The Metadata panel is where you can go to see all the background info on your photos, including all the EXIF metadata added by your digital camera at the moment you took the shot, along with any metadata added in Bridge itself (like your copyright info or custom filenames added when you imported the photos from your camera). Here’s how to leverage that info into making finding a particular photo that much easier, using the Filter panel:

Step One:

When you take a photo with today’s digital cameras, at the moment you take the shot, the camera automatically embeds loads of information about what just took place—things like the make and model of the camera, the time the photo was taken, the exposure setting, the f-stop, shutter speed, etc. (this info is called EXIF camera data).
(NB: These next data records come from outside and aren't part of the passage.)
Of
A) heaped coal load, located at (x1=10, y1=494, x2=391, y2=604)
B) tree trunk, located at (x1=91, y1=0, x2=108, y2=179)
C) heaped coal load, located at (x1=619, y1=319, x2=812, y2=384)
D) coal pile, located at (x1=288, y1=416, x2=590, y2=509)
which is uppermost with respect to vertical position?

Click on a photo in Bridge, and you’ll see the basic camera data is displayed at the top of the Metadata panel (found in the right side Panels area) in a layout similar to an LCD screen on a digital camera (as shown here). Once you bring the digital photo into Bridge, more information is embedded into the photo (stuff like the filename, when it was last edited, the file format it was saved in, its physical dimensions, color mode, etc.). All this embedded info comes under the heading of metadata, and that’s why it appears in the Metadata panel. At the top of the panel, under the File Properties section is the info Photoshop embeds into your file. The next section down is IPTC Core metadata, which is where you can embed your own customized info (stuff like copyright, credits, etc.) into the photo (this is covered in detail in the next chapter). The Camera Data (EXIF) section displays data embedded by your camera.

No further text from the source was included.